DATA FOR THIS TASK:
┄┄┄┄┄┄
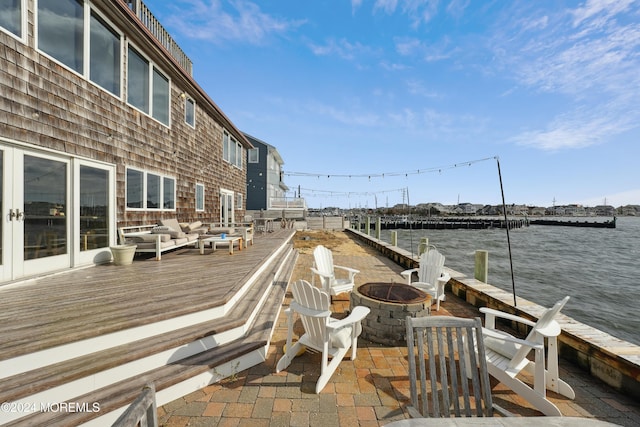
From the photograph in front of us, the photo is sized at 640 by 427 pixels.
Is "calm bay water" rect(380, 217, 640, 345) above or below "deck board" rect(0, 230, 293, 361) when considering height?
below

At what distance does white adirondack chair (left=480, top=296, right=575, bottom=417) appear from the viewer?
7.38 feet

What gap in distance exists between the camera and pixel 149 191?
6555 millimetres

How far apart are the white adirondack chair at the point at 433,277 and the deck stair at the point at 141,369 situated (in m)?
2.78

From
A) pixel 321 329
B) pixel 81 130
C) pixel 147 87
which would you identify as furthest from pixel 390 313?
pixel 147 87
┄┄┄┄┄┄
GOAL OF THE EXERCISE:
Copy out every row above without the pictures, changing "white adirondack chair" to "wooden deck chair" wherever it appears and leaving everything else unchanged.

SOLUTION:
From the photograph in front of us, the photo is sized at 640 by 427 pixels.
Is "calm bay water" rect(380, 217, 640, 345) above or below "deck board" rect(0, 230, 293, 361) when considering height?
below

At what distance does wooden deck chair (left=480, top=296, right=575, bottom=417) appear from the viewer?
7.38 feet

What gap in distance exists between the camera and pixel 149 191?
6555 millimetres

How far apart are the wooden deck chair at the point at 433,277 and the deck stair at the point at 141,369 situated (in m)?
2.78

From
A) pixel 321 329
B) pixel 81 130
C) pixel 147 87
which would you identify as furthest from pixel 390 313?
pixel 147 87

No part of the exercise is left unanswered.